Dès l’annonce de l’assassinat du Colonel MAMADOU NDALA, l’Alliance des Patriotes pour la Refondation du Congo (APARECO en sigle) a immédiatement entrepris des recherches pour identifier les vrais commanditaires de cette énième exécution et  établir les causes profondes de ce crime.

Deux sources concordantes très crédibles autour de «Joseph Kabila» et au sein des services de renseignements militaires congolais ont toutes affirmé avec certitude que l’assassinat du Colonel MAMADOU NDALA a été ordonné à partir de Kinshasa sur «instructions» successives de Kigali et de Kampala.

En effet, depuis « sa rébellion » contre les contre-ordres venant de Kinshasa, suite à ses propos jugés «arrogants» et à sa popularité toujours grandissante au sein des populations de l’Est de la RDC et de l’intérieur du territoire national, sur ordre de «Joseph KABILA», le Colonel MAMADOU NDALA fut d’abord mis sur écoute téléphonique et ensuite sous étroite surveillance clandestine par des unités rwandaises des FARDC opérant sous son commandement. Toutes ses communications téléphoniques avec les responsables de la MONUSCO et particulièrement avec les autorités militaires tanzaniennes de la Brigade spéciale d’intervention de l’ONU ont été soigneusement décryptées par une équipe d’experts autour de «Joseph Kabila» et leur contenu a été communiqué par ses propres soins aux présidents ougandais et rwandais.

Selon les mêmes sources, le contenu des entretiens téléphoniques captés aurait révélé la «complicité» du Colonel MAMADOU NDALA avec la MONUSCO et le soutien dont il bénéficiait à travers les informations opérationnelles que lui fournissaient les officiers tanzaniens de la Brigade spéciale d’intervention rapide. Le dernier succès remporté par le Colonel MAMADOU NDALA face aux troupes ougandaises qui venaient d’attaquer les localités congolaises de…… a été la goutte d’eau qui aurait fait déborder le vase, car il provoqua l’ire du président ougandais qui n’aurait pas digéré l’humiliation des images des soldats de l’armée ougandaise abattus, et qui aurait en conséquence «ordonné» à son «homologue congolais» d’en finir sans délai avec «cet arrogant petit officier congolais»! Le Président rwandais aurait exigé le même sort suite au soutien des officiers tanzaniens.

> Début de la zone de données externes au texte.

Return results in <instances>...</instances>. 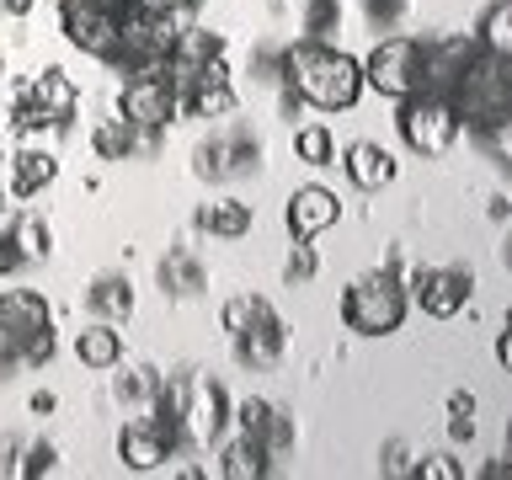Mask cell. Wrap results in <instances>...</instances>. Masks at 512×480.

Ainsi donc, à l’insu du Commandant/Région, «Joseph Kabila» donna ordre directement au Capitaine B2 des FARDC et de la Garde Républicaine, BAZIRI KASEREKA, d’exécuter personnellement la mission d’éliminer la «cible».

L’APARECO invite donc les autorités compétentes de la MONUSCO de concentrer leur enquête sur la position exacte du Capitaine BAZIRI KASEREKA lors du déroulement de l’assassinant du Colonel MAMADOU NDALA.

L’APARECO invite une fois de plus tous les généraux, officiers et soldats congolais des FARDC de se lever, de surmonter la peur et la torpeur pour mettre fin au processus de destruction de l’Armée congolaise pour priver toute la nation de l’unique outil de défense de sa souveraineté.

Elle invite le peuple congolais à soutenir inconditionnellement tous les mouvements de résistance de nos forces armées contre le régime d’occupation et particulièrement contre l’imposteur «Joseph Kabila», le « Cheval de Troie » introduit en RDC pour faciliter l’œuvre sordide du pillage de nos richesses et de la balkanisation de notre cher et beau pays, la République Démocratique du Congo.